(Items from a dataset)
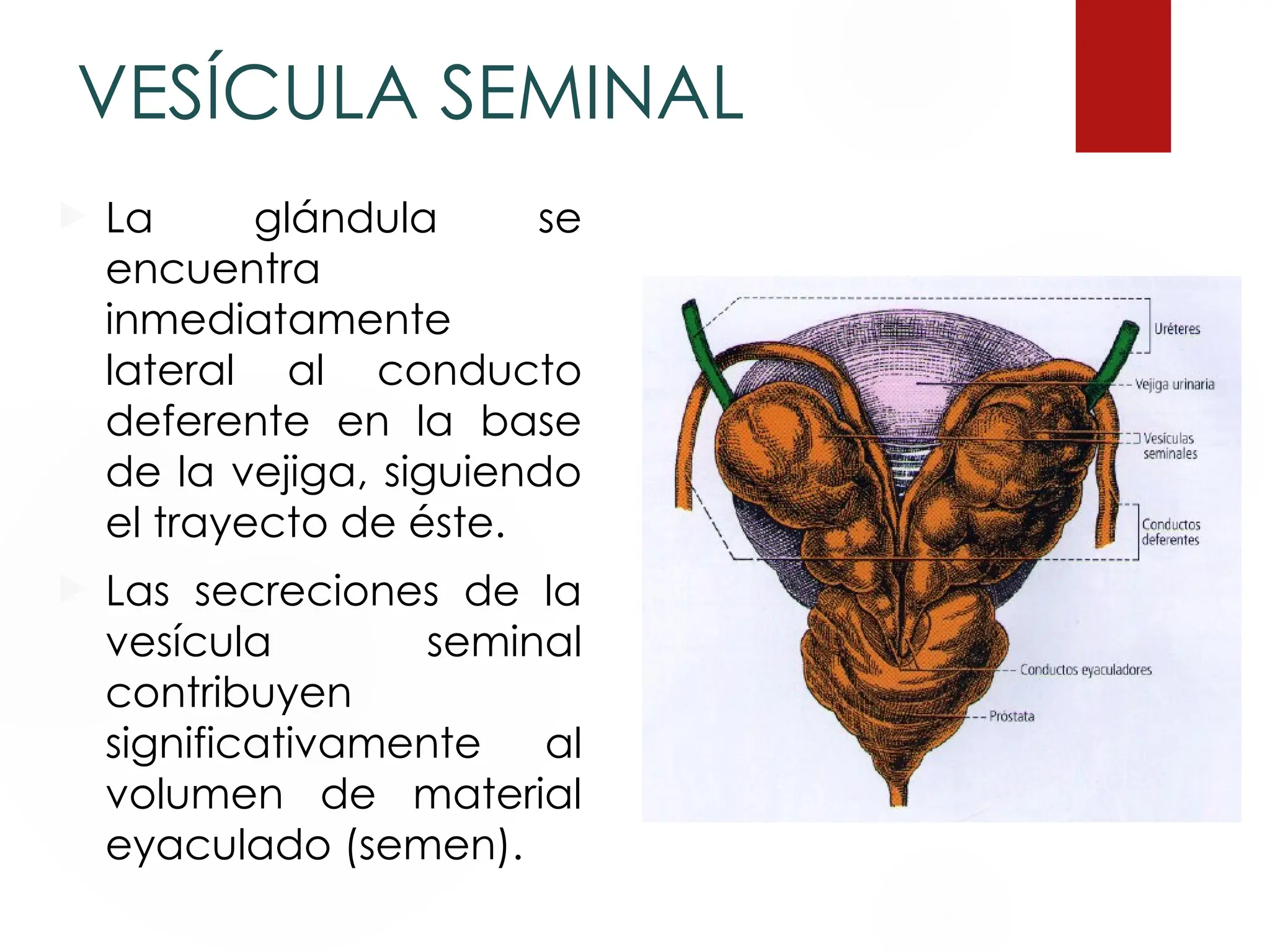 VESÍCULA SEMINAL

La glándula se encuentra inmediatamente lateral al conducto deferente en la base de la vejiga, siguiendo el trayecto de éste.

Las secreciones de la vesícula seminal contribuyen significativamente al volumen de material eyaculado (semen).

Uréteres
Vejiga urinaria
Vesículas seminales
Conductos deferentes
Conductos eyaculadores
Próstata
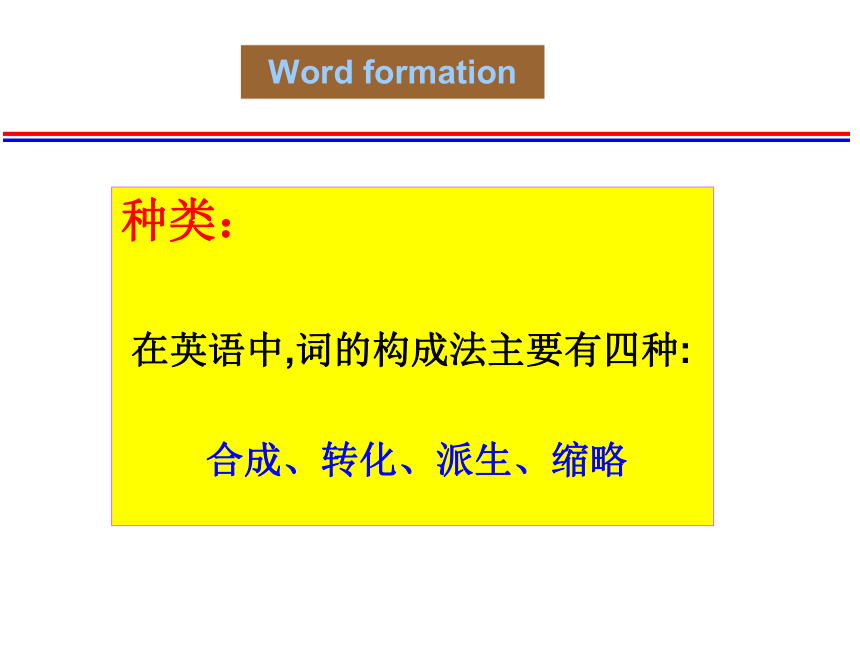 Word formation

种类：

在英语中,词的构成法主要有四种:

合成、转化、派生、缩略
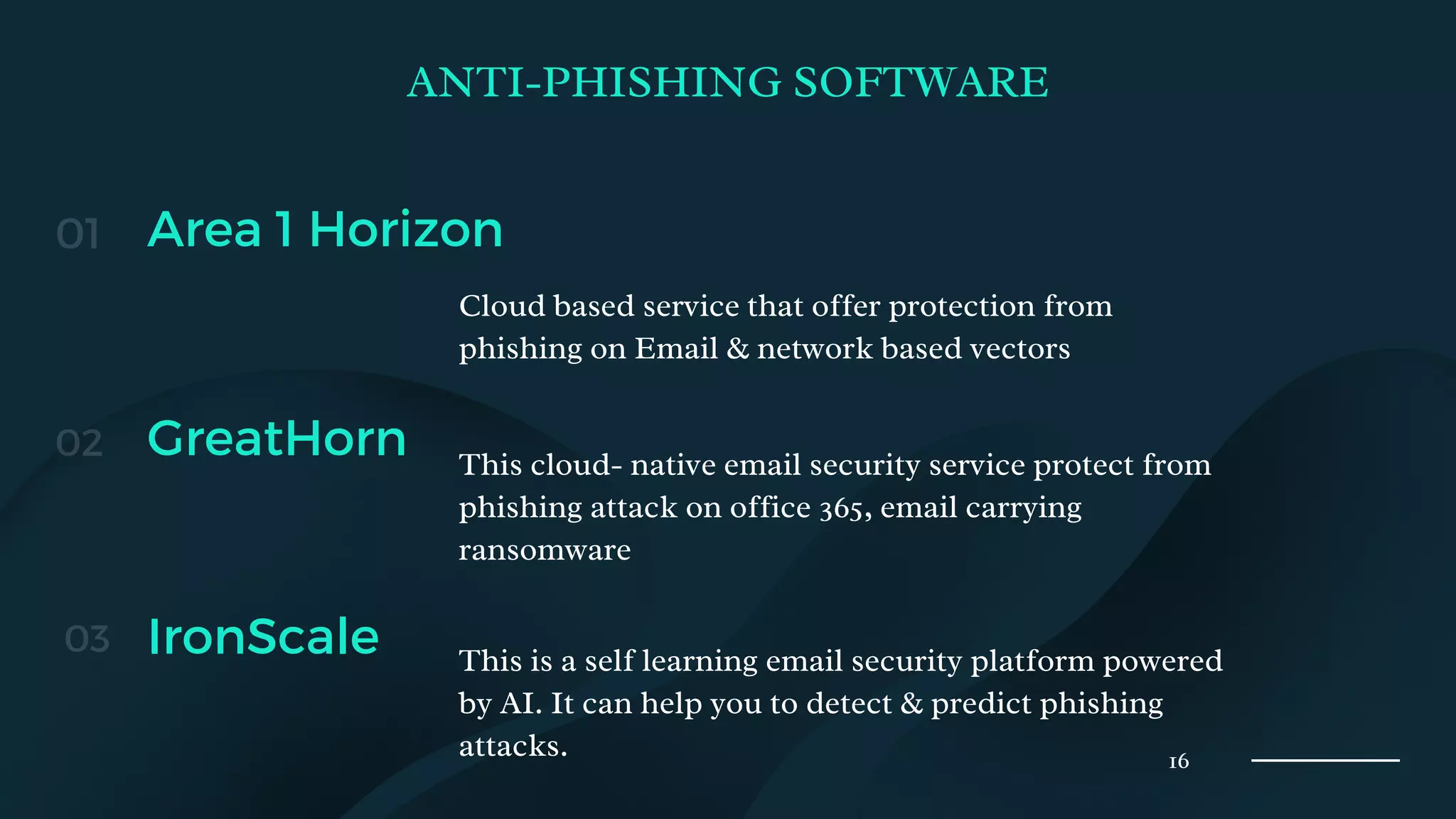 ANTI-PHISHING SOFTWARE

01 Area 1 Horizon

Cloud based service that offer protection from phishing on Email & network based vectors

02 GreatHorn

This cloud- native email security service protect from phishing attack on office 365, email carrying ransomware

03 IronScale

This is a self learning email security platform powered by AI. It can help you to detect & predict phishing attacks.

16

--

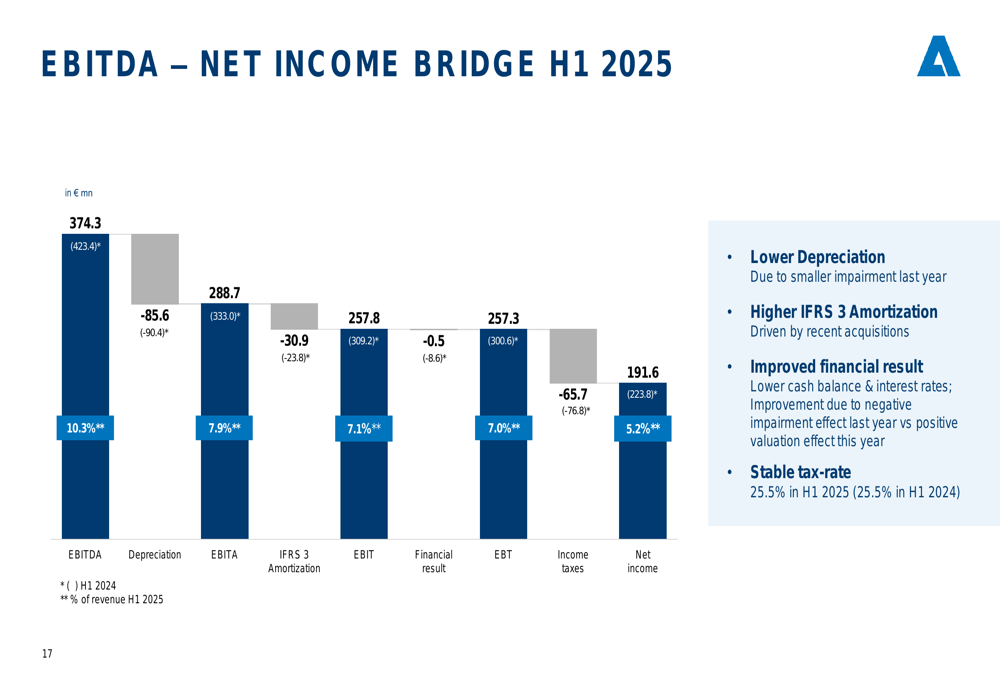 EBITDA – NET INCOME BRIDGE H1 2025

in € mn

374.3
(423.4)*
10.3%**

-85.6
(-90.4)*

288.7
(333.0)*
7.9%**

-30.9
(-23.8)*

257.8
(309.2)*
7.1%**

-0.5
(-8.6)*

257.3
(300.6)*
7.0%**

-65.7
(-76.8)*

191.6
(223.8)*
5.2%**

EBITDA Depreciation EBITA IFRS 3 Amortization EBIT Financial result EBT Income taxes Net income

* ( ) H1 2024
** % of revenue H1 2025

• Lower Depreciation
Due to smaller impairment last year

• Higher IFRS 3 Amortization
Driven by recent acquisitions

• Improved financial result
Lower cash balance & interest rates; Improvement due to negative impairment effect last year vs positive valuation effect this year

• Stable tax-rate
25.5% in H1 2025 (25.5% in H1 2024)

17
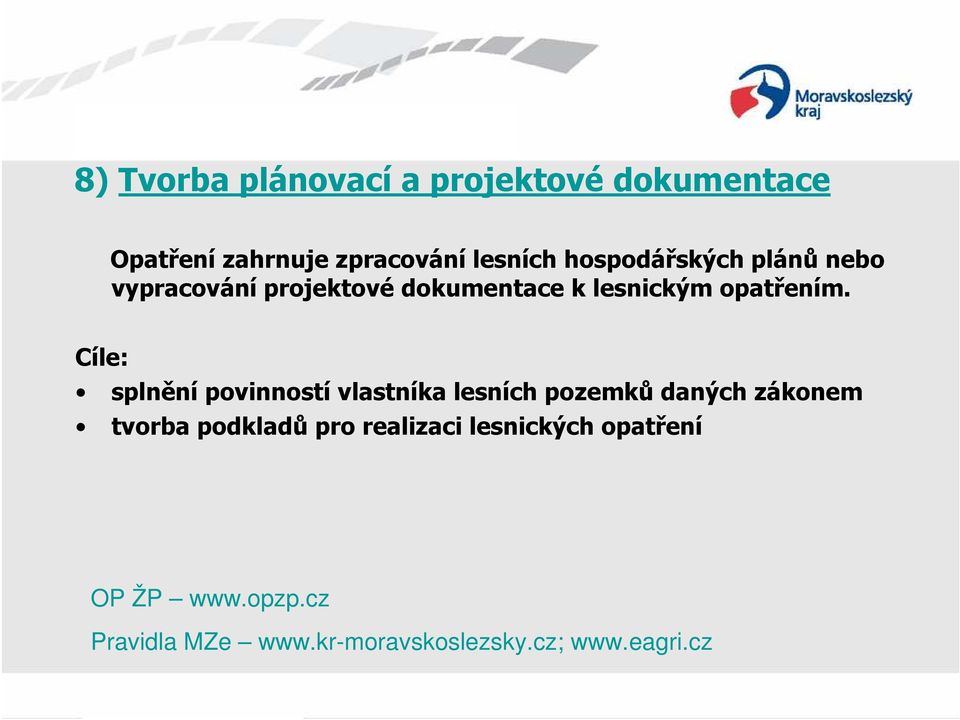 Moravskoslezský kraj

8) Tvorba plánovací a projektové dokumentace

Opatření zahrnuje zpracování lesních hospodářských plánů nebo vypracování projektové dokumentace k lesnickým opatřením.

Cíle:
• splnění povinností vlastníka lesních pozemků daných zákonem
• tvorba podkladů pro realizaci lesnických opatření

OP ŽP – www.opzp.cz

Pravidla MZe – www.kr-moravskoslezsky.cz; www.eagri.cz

* * *

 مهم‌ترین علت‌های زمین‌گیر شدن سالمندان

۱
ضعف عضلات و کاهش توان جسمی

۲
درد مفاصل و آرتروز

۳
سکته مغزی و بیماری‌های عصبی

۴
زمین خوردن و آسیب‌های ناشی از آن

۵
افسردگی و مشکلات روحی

WHAT IS EXPECTED:
Starting with the line with "ضعف عضلات و کاهش توان جسمی" above and going on through the line with "افسردگی و مشکلات روحی", transcribe every line exactly, both ends included, and add nothing.

ANSWER:
ضعف عضلات و کاهش توان جسمی

۲
درد مفاصل و آرتروز

۳
سکته مغزی و بیماری‌های عصبی

۴
زمین خوردن و آسیب‌های ناشی از آن

۵
افسردگی و مشکلات روحی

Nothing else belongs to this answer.